CEPES - Defined and Recipes
CEPES—A strongly flavored flat headed mushroom, imported in cans, preserved in olive oil.
History of Cepes
These are large or “flap” mushrooms, obtainable in cans put up in oil something after the manner of sardines. They have the mushroom - flavor strong and decided, which is only faint in the canned champignons.
Cèpes are valuable additions to entrees and sauces but are also easily converted into a choice dish by draining from the oil and broiling or frying like an omelet Cèpes a la Bordelaise—Means Bordeaux cèpes; they only need to be heated in a frying pan and have lemon juice and parsley added.
Cèpes à la Provencale—The cèpes cut in slices, stewed with garlic, onions, hay leaf and espagnole; lemon and parsley; served with shapes of fried bread.
Cèpes or Mushrooms Fresh—Are prepared à la Bordelaise by peeling, washing and draining large mushrooms, steeping for an hour or two in oil, salt and pepper; broiling them, and using the same oil, with lemon juice and parsley, for sauce.
“But what struck me the most was the enormous quantity of edible fungi that were to be seen about the market at Aix les Bains. They were represented by samples in all their varieties of form, size, and quality.
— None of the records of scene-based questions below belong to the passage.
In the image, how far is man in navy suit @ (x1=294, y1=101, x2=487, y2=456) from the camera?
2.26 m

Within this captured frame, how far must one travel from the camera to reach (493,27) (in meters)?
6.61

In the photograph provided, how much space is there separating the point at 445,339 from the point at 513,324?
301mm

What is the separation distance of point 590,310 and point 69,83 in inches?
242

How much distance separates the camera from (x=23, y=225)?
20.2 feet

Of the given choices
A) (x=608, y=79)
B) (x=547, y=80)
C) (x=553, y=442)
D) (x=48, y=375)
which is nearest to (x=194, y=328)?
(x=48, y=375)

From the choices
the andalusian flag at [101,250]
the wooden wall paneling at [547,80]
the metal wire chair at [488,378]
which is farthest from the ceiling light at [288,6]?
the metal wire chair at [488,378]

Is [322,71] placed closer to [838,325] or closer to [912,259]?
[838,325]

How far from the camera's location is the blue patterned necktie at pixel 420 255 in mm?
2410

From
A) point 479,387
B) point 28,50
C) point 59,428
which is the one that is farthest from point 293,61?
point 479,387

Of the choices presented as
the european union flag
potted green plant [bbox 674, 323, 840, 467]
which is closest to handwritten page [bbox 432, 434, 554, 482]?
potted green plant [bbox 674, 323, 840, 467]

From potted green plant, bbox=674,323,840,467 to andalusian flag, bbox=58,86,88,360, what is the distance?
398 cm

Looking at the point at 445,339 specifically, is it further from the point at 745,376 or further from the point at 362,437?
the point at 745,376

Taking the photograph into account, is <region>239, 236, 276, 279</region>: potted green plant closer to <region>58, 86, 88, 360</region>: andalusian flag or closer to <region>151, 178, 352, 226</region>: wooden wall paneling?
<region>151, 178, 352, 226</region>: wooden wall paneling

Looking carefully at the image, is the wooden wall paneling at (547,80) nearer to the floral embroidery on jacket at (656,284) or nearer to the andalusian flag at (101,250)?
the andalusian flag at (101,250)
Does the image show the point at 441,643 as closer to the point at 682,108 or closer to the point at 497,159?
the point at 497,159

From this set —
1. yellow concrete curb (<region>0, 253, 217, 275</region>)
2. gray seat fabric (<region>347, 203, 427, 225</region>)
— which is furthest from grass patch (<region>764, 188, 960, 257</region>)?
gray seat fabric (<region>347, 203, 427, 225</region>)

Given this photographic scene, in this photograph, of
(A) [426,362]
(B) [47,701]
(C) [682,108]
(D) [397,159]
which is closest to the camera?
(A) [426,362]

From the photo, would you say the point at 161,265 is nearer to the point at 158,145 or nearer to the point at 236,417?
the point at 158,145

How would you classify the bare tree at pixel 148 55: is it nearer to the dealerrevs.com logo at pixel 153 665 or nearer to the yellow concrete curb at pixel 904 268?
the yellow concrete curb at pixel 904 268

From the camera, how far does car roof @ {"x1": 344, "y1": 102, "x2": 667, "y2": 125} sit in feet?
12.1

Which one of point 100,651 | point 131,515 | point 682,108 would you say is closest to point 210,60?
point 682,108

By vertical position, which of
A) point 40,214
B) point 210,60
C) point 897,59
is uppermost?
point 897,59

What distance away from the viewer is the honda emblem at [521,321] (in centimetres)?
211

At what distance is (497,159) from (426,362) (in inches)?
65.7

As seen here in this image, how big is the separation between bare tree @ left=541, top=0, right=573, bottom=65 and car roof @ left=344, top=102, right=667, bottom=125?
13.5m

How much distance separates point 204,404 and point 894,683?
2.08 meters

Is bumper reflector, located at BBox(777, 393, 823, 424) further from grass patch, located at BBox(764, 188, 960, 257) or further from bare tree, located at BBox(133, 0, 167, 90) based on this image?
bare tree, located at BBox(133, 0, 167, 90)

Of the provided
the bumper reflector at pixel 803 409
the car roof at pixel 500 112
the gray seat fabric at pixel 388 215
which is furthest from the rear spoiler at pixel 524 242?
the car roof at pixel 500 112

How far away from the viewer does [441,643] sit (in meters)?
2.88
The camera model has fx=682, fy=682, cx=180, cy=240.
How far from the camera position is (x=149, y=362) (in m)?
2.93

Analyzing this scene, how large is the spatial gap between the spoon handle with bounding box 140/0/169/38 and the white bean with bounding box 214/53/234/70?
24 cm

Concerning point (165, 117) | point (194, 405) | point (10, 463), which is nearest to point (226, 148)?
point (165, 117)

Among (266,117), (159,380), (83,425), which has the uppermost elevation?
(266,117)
The cèpes (esculent Boletus), the ordinary mushrooms, the oronges, the morels, the roussillons, etc., were in abundance, presenting a curious aspect with their odd shapes and various colors. But above all, I noticed that the cèpes were in majority, their rich tones and glaring colors contrasting strongly with the whiteness of their flesh.”
SAUTE OF CEPES ON TOAST—Drained from their oil, lightly fried in pan, when thoroughly heated, sprinkled with lemon juice and chopped parsley, arranged on toast, and served very hot.
STEWED CEPES ON TOAST—The capes drained from their oil and then cut in slices,
arranged in a saûtoir with chopped parsley, minced onions and garlic, moistened with Espagnole sauce, simmered; served on toast with sauce around.
BROILED CEPES ON TOAST—Drained from their oil, seasoned with salt and pepper, rolled in fresh bread crumbs, broiled; served on toast with Maitre D'Hôtel butter poured over them, and garnished with lemon and parsley.
OMELET WITH CEPES—The cèpes drained, cut in slices, fried in butter with a crushed clove of garlic, taken up and mixed with a little Colbert sauce; served enclosed in a savory omelet, with more of the cèpes in sauce poured around.